**The problem:** In your copy of the data, omit the pictures and keep all else exactly as given.

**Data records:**
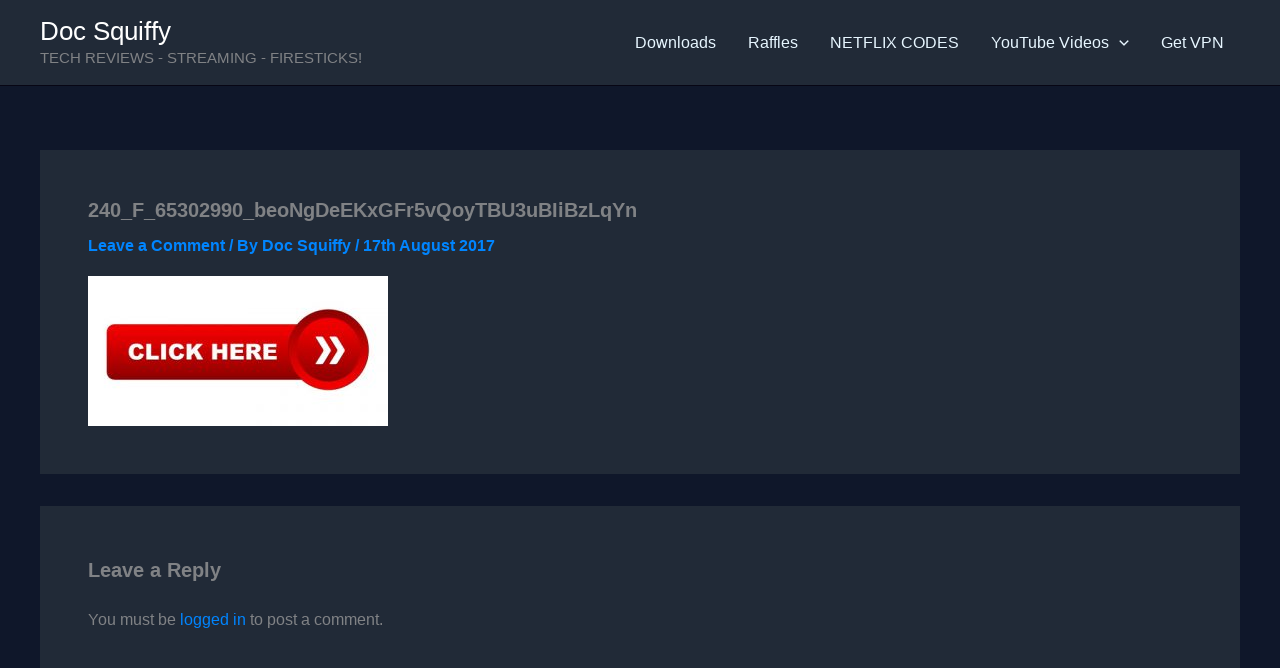

--- FILE ---
content_type: text/html; charset=utf-8
request_url: https://www.google.com/recaptcha/api2/aframe
body_size: 269
content:
<!DOCTYPE HTML><html><head><meta http-equiv="content-type" content="text/html; charset=UTF-8"></head><body><script nonce="bjqKhjHXgI3_YnuDyLorZw">/** Anti-fraud and anti-abuse applications only. See google.com/recaptcha */ try{var clients={'sodar':'https://pagead2.googlesyndication.com/pagead/sodar?'};window.addEventListener("message",function(a){try{if(a.source===window.parent){var b=JSON.parse(a.data);var c=clients[b['id']];if(c){var d=document.createElement('img');d.src=c+b['params']+'&rc='+(localStorage.getItem("rc::a")?sessionStorage.getItem("rc::b"):"");window.document.body.appendChild(d);sessionStorage.setItem("rc::e",parseInt(sessionStorage.getItem("rc::e")||0)+1);localStorage.setItem("rc::h",'1768779984246');}}}catch(b){}});window.parent.postMessage("_grecaptcha_ready", "*");}catch(b){}</script></body></html>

**Problem solution:**
--- FILE ---
content_type: text/html; charset=utf-8
request_url: https://www.google.com/recaptcha/api2/aframe
body_size: 269
content:
<!DOCTYPE HTML><html><head><meta http-equiv="content-type" content="text/html; charset=UTF-8"></head><body><script nonce="bjqKhjHXgI3_YnuDyLorZw">/** Anti-fraud and anti-abuse applications only. See google.com/recaptcha */ try{var clients={'sodar':'https://pagead2.googlesyndication.com/pagead/sodar?'};window.addEventListener("message",function(a){try{if(a.source===window.parent){var b=JSON.parse(a.data);var c=clients[b['id']];if(c){var d=document.createElement('img');d.src=c+b['params']+'&rc='+(localStorage.getItem("rc::a")?sessionStorage.getItem("rc::b"):"");window.document.body.appendChild(d);sessionStorage.setItem("rc::e",parseInt(sessionStorage.getItem("rc::e")||0)+1);localStorage.setItem("rc::h",'1768779984246');}}}catch(b){}});window.parent.postMessage("_grecaptcha_ready", "*");}catch(b){}</script></body></html>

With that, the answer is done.